EUGENE, OR — Chip Kelly is now the head coach of the Philadelphia Eagles, but like Bobby Bowden (most recently) before him, he had the opportunity to hand-pick his successor.

And like Bowden’s bunch in the ’90s Kelly coached the fastest, most exciting, most song-tastic team in the country.

Kelly’s Jimbo Fisher, however, is named Mark Helfrich, and Mark Helfrich plans on changing nothing within the fast and furious Oregon offense. Well, almost nothing.

“I won’t wear a visor. I’ll eat more vegetables,” the coach said during his meet-the-press tour.

No visors, more vegetables. Check.

But regardless of insistence, Kelly and Helfrich are different.

First and foremost, Helfrich hails from Oregon, meaning the crusty New England attitude that had championed the fleet flock has been supplanted by a guy hailing from Marshfield High School.

And unlike Kelly, Oregon wasn’t Helfrich’s first rodeo under the bright lights — after his days as an Oregon grad assistant, he served as quarterbacks coach at Boise State (coaching up Bart Hendricks), Arizona State (Andrew Walter) and Colorado.

Kelly, by contrast, had come from the fertile assistant coaching grounds of the University of New Hampshire.
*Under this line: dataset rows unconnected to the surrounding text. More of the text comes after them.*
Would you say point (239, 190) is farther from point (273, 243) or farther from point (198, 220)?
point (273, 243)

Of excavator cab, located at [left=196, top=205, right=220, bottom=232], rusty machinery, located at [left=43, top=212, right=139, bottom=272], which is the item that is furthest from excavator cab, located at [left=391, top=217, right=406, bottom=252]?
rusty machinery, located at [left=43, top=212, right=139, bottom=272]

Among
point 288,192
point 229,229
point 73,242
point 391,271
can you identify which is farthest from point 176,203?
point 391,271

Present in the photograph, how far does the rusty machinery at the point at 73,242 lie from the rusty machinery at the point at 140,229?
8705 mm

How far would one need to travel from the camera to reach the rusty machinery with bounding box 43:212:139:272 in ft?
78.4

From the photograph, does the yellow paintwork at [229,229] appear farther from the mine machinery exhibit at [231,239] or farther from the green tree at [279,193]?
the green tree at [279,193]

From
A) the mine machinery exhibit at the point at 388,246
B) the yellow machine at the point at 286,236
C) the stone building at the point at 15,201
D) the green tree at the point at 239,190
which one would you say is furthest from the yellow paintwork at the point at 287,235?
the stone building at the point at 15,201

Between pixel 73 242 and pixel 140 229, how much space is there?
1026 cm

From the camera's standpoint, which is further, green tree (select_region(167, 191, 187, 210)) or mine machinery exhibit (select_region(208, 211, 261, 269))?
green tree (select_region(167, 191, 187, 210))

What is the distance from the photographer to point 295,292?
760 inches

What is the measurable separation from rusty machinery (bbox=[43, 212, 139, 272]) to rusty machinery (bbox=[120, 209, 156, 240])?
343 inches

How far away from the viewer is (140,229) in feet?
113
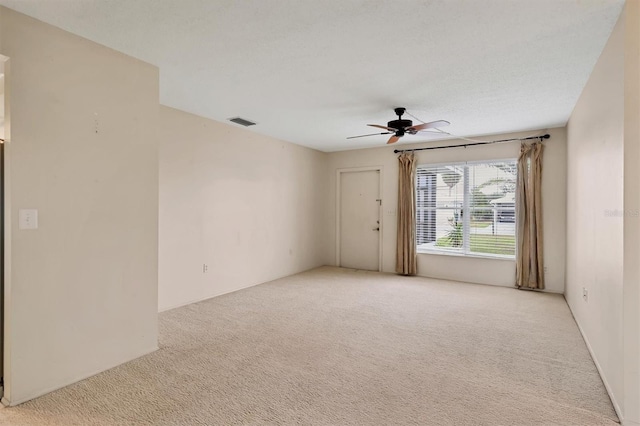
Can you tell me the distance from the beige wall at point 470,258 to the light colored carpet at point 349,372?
1071 millimetres

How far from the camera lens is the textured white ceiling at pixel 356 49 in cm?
205

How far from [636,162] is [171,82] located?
3.63 metres

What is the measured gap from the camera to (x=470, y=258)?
562 cm

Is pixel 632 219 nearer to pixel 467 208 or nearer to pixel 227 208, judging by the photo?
pixel 467 208

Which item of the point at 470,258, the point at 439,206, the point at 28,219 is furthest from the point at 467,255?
the point at 28,219

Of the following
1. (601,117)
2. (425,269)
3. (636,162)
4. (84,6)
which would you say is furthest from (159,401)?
(425,269)

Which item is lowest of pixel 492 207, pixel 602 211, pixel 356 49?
pixel 602 211

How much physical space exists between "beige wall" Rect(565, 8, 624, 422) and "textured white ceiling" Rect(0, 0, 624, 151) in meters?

None of this is an indication of success, by the way, and if pedigree mattered in the slightest when it came to coaching success (and it doesn’t) then the Brother’s Ryan might have won an important game by now, Lane Kiffin would be able to figure out how to find a guy to coach a defense and Joe Lombardi would have been ushered into the presumably mahogany-clad offices in the bowels of Lambeau Field.
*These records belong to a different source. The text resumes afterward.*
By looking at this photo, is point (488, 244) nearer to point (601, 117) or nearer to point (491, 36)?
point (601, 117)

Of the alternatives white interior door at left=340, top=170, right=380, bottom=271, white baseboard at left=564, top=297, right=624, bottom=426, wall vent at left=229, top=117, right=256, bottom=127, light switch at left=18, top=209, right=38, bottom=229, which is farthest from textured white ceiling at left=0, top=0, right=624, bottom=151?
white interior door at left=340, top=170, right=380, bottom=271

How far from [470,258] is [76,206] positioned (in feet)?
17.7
What will remain the same is the players trust in the system. They wanted Helfrich, and that’s because Oregon’s system doesn’t require a mastermind to operate it. The system simply requires assertive cogs and minimal hesitation. QB Marcus Mariota makes as many decisions within a zone-read scheme as a coach on the sidelines. Same goes for the ridiculously intelligent offensive lineman.

On the defensive side of the ball, Nick Aliotti ignored the low-hanging fruit in Los Angeles to stay on at Oregon. And considering his unit is fairly autonomous from the offense, Ifo Ekpre-Olomu, Avery Patterson and Co. should be as effective as last year.

Chip may be gone, but football at Autzen will carry on.